そうして、以前からご縁のあったボンヒョン作家のイラストを、歌に合う挿絵として追加し、絵本形式のガイドブックを企画しました。最初にアルバムを考えた時からこの形式を念頭に置いていたわけではありませんが、自分の考えを一つひとつ追っていくうちに、良い作品へとつながったのだと思います。

ガイドブック・アルバムのほかには、新しいシーズンを迎える5seatsの公演にお申し込みいただけます。今回のクラウドファンディングで特別に実施する「 全国どこへでも出向くアンプラグド・コンサート」を体験することもできます。マイクやアンプなどの機材を使用しないため、普段私が受け取る公演料の半額程度の金額で実施されます。 公演を必要としていた方々にとっては良い機会になると思いますし、私にとってもアルバム制作費を捻出できるリワードの一つなので、大きな助けになりそうです。私はストリートライブから音楽を始めたので、自分の強みを活かしたリワードだと言えるのですが、多くの方にご応募いただいていて、とても嬉しく思っています。(笑)
「自分の物語に対する確信を持って始めてください」
クラウドファンディングを開始した当初は、自分が何もせずとも自然とうまくいくと思っていました。でも、そうではなかったんです。知人たちに積極的に宣伝もしなければなりませんし、サポーターの方々の反応も注意深く見極めなければなりません。そのためには、まず自分のプロジェクトに対する確信と信念が必要だと考えています。
wadizは自分のストーリーを伝え、そのストーリーに共感してくれる人を集める手助けをしてくれるありがたいプラットフォームであることは間違いありません。でも、私を全く知らない方々がクラウドファンディングで気軽に力を貸してくれるというのは、実は簡単ではないんです。ですから、まずは周囲の知人から始めて、その人たちに共感してもらえるプロジェクトかどうかを考えてから、クラウドファンディングに挑戦してほしいと思います。自分の周りの人々をまず動かせそうなプロジェクトであれば、wadizでさらに相乗効果を生み出せると思います。
wadizは、サポーターに私の近況を継続的に伝えられる場でもあります。実は、自分のプロジェクトを公開する前にサポーターとしてwadizを利用していたのですが、2年前にクラウドファンディングを行ったメイカーの近況を今でもメールで受け取っています。それを見て、今回のクラウドファンディング後に新しいアルバムや単独コンサートの予定ができたら、サポーターの皆さんに手軽に知らせることができるだろうと思いました。すでに私を応援し、サポートしてくださった方々と強固なネットワークが築けたようで、クラウドファンディング終了後も大いに役立つと思います。
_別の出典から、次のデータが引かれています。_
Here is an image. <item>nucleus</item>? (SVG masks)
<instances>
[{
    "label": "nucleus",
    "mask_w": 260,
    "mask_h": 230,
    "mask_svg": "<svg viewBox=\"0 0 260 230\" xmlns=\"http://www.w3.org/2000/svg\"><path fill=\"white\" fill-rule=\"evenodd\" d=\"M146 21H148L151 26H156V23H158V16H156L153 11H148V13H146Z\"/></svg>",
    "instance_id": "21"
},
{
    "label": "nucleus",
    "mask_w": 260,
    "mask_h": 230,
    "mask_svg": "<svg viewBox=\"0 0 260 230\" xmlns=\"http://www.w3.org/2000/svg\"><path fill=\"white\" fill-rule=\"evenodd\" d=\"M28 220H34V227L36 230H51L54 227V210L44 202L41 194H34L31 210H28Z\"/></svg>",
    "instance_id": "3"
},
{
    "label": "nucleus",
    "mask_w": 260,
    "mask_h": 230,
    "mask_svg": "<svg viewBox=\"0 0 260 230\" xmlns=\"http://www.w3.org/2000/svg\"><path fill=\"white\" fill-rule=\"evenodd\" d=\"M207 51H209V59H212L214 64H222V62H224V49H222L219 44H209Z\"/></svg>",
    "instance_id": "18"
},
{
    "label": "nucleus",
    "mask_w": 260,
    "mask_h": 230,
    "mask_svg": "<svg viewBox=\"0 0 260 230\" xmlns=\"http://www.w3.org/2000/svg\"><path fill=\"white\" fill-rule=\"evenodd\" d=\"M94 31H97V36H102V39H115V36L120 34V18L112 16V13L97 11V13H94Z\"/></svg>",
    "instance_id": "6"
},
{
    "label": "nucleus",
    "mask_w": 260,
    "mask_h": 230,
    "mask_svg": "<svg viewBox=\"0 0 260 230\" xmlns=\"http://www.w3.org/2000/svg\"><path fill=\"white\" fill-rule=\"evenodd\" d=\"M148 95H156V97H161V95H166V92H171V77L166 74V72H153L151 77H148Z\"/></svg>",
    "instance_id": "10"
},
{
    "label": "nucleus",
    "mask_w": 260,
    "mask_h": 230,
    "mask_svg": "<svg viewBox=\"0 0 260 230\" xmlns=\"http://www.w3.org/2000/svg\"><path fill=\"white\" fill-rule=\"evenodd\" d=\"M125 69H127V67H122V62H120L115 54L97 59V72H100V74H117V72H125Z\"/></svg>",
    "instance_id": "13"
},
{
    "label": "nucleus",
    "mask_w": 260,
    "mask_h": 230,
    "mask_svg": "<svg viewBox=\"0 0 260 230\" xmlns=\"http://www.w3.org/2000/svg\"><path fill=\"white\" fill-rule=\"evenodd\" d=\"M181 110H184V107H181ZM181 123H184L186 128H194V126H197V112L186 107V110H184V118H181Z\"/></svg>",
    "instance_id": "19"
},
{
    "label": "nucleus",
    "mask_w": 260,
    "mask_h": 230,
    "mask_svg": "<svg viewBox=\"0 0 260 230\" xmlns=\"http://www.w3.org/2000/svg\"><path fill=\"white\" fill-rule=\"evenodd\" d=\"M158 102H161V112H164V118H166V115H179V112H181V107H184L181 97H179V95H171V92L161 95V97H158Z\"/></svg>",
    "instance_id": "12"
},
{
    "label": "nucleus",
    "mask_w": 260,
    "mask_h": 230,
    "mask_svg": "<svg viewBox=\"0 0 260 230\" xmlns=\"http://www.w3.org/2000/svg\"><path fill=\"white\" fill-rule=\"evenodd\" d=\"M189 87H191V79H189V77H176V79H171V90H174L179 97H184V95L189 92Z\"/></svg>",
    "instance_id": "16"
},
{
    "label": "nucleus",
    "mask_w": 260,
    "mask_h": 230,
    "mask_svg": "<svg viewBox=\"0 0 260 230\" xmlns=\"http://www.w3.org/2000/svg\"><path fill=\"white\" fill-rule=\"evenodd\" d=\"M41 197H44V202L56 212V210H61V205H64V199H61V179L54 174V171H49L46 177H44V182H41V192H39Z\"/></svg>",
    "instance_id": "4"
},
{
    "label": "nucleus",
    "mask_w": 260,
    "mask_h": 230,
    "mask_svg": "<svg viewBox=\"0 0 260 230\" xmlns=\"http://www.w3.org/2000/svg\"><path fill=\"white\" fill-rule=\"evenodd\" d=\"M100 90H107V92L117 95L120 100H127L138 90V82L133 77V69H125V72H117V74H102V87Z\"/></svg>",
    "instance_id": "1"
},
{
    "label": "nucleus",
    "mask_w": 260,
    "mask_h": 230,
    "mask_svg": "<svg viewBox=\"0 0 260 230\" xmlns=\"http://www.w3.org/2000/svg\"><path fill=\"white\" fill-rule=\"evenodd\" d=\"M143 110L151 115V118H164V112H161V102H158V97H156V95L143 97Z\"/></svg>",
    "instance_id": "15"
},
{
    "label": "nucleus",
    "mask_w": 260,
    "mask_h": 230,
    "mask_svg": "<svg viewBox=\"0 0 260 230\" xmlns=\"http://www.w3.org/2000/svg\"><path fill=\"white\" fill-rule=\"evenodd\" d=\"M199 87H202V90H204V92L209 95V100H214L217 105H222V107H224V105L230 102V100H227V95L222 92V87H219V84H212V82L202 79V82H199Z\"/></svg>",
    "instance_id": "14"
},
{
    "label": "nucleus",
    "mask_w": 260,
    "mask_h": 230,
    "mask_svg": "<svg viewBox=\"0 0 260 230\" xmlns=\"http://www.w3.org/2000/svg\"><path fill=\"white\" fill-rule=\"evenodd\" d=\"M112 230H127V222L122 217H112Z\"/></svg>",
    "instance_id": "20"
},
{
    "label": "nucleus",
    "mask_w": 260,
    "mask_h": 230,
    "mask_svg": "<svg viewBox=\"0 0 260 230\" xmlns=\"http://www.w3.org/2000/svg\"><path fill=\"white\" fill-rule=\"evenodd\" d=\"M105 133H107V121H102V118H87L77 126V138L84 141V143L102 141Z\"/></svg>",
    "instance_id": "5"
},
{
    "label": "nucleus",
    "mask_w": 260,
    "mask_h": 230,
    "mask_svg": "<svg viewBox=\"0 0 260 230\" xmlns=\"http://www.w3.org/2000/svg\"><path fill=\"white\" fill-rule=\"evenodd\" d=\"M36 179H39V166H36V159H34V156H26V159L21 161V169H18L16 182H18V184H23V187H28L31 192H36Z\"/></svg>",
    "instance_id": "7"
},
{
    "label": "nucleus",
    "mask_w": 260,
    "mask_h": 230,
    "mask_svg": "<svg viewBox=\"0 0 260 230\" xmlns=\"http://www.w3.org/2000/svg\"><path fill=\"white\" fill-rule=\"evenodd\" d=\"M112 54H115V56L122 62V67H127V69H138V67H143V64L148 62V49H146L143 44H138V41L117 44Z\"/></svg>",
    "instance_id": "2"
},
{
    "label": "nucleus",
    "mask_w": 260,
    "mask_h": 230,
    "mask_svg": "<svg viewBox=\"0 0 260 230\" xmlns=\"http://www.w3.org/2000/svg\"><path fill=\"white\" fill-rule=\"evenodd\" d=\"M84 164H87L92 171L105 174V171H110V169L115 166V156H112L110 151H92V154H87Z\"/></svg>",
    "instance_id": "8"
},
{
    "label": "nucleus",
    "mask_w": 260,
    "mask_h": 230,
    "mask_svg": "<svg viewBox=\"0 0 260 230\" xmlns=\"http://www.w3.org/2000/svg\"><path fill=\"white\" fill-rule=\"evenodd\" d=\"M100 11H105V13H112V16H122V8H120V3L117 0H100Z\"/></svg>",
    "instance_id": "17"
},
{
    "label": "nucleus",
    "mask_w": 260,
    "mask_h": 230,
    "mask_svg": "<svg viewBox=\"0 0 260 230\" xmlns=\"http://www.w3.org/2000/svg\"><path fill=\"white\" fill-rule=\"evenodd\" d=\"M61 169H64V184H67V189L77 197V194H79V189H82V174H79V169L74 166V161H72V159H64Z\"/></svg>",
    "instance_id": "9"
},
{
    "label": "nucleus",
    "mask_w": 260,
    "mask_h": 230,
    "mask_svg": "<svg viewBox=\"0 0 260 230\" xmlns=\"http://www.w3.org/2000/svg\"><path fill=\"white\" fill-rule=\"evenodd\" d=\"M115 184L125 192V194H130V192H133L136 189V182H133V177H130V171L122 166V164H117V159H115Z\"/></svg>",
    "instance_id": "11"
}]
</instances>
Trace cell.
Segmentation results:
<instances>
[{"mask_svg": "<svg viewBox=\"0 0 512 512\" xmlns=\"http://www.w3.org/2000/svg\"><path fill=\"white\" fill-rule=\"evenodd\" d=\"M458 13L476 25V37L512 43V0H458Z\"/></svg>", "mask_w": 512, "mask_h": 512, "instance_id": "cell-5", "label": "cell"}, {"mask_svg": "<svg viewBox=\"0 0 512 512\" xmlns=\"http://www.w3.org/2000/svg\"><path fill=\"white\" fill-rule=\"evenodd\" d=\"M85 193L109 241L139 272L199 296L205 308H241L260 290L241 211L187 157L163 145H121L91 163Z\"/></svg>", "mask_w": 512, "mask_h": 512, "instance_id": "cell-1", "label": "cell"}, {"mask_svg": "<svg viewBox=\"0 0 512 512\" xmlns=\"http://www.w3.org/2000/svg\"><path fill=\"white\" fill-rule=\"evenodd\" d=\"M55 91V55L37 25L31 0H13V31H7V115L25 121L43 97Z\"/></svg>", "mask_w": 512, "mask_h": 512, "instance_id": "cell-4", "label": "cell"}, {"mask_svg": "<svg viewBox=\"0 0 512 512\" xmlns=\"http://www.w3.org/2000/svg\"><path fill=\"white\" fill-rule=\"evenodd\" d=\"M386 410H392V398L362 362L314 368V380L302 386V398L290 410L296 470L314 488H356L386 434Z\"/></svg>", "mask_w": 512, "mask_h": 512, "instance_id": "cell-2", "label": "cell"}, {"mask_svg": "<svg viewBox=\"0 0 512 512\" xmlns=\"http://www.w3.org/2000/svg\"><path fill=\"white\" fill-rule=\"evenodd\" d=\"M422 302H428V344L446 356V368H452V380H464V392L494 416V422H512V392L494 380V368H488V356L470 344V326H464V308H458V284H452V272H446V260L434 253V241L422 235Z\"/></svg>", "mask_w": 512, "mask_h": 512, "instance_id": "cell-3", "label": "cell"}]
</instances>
「想像だけだったアイデア、皆さんと一緒だからこそ実現できました」
クラウドファンディング終了後は、曲のどの部分をイラストにするか、ボンヒョン先生と話し合い、文章と原画を配置する作業が進められる予定です。そして、その文章と原画を最も効果的に伝えられる紙の質感やサイズなどを決めるつもりです。
こうして話していると、私一人の力では想像するしかなかったアイデアを、クラウドファンディングのおかげで実現できるという事実が、本当に胸がときめきます。世界で一番美しい絵本アルバムが完成するよう、最後まで一生懸命取り組むつもりです。

今回のきっかけで、多くの方々からの関心と応援をいただき、これまで以上に責任感を感じています。私の夢を応援してくださる方がこれほど多いという事実が、私を幸せにしてくれます。
実はこのアルバムは、誰よりも私自身が本当に手に入れたいと思っているものなんです。 (笑)だから、自分自身にも、そしてこのアルバムを受け取ってくださる方々にも恥じないようなアルバムを作ります。サポーターの皆様の心にもすっと入るようなアルバムを作って、必ずお返ししたいと思います。今回のアルバムと公演を無事に終えた後、私を応援してくださる皆様を納得させられるような良いアイデアがまた浮かんだら、クラウドファンディングでまたお伺いします!